YOUR INSTRUCTIONS - Starting at the line that holds "United States, site archbold_FL-07.", copy every line exactly through the end of the data, and no others.

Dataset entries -
################
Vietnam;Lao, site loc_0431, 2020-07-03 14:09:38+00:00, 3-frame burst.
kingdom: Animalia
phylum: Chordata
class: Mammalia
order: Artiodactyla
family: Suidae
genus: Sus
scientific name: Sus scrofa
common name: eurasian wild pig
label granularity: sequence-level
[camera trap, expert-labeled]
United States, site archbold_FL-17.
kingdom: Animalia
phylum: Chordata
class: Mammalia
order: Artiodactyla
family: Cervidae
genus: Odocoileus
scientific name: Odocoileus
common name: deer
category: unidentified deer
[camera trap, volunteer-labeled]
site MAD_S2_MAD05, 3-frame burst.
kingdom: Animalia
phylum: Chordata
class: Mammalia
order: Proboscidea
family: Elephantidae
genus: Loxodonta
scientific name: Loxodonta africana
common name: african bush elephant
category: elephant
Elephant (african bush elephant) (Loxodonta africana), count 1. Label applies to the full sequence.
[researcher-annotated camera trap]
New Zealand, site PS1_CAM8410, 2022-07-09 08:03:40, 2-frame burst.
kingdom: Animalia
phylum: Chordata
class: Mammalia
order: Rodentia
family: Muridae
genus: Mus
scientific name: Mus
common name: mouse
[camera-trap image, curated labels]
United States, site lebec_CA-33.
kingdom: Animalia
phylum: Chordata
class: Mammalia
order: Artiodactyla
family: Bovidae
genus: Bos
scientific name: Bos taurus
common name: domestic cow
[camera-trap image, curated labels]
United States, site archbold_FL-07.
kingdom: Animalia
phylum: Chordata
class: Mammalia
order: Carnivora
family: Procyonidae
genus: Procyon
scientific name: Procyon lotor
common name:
################
SOLVED PROBLEM -
United States, site archbold_FL-07.
kingdom: Animalia
phylum: Chordata
class: Mammalia
order: Carnivora
family: Procyonidae
genus: Procyon
scientific name: Procyon lotor
common name:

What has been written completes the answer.